On March 3, 2023, Bloom announced that she would be representing vegan activist Miyoko Schinner in a wrongful termination counter lawsuit against Miyoko's Creamery.

On August 15, 2024, the Department of Justice announced that Lisa Bloom and Braden Pollock, senior managers at The Bloom Firm, agreed to pay $274,000 to settle allegations under the False Claims Act. The settlement resolves claims that the firm falsely certified the use of Paycheck Protection Program (PPP) loan funds for eligible payroll expenses, while actually using the funds to pay ineligible employees. The Bloom Firm will pay $204,200.34, with Bloom and Pollock each paying $35,384.49.

==Personal life==
Bloom married Braden Pollock, on December 5, 2014. Pollock is the founder of Legal Brand Marketing and works as the Bloom Firm's manager. He was formerly on the board of the web services company Epik. Bloom and Pollock divorced in 2023.

Bloom has two adult children, daughter Sarah and son Samuel, with her former husband Jim Wong, an LAUSD teacher.

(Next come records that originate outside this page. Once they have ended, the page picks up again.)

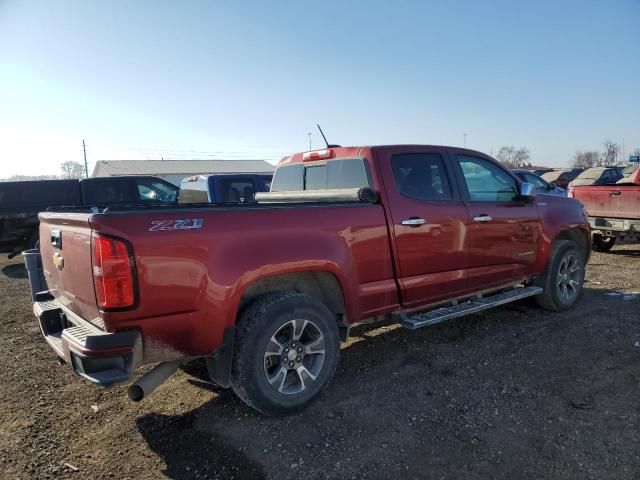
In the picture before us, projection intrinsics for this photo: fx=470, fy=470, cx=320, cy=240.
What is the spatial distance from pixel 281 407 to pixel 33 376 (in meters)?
2.53

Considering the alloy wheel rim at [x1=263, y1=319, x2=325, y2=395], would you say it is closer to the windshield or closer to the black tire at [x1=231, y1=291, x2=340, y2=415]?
the black tire at [x1=231, y1=291, x2=340, y2=415]

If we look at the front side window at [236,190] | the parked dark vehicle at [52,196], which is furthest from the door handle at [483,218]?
the parked dark vehicle at [52,196]

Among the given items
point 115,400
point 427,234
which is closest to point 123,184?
point 115,400

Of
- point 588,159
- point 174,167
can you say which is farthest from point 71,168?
point 588,159

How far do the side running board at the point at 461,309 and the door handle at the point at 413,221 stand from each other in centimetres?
81

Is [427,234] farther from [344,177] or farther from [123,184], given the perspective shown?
[123,184]

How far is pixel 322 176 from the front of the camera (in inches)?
183

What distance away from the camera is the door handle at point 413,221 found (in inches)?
159

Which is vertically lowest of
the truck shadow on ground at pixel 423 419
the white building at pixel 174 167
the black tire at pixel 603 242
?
the truck shadow on ground at pixel 423 419

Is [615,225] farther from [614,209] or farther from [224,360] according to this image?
[224,360]

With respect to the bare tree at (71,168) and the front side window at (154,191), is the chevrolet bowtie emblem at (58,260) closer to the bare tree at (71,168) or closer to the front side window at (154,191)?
the front side window at (154,191)

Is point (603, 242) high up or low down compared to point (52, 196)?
down

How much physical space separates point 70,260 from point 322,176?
239cm

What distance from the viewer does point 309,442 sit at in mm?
3084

A vegetarian since 16, Bloom has been vegan since 2009. Bloom is Jewish.

==Books==
Bloom has written three books, including Think: Straight Talk for Women to Stay Smart in a Dumbed-Down World, from 2011, and Swagger: 10 Urgent Rules for Raising Boys in an Era of Failing Schools, Mass Joblessness, and Thug Culture, from 2012. In early 2017, The Weinstein Company and Jay-Z announced plans to adapt Bloom's 2014 book, Suspicion Nation: The Inside Story of the Trayvon Martin Injustice and Why We Continue to Repeat It, into a six-part documentary series. The status of the project was unknown as of 2017, and the company subsequently filed for bankruptcy in 2018.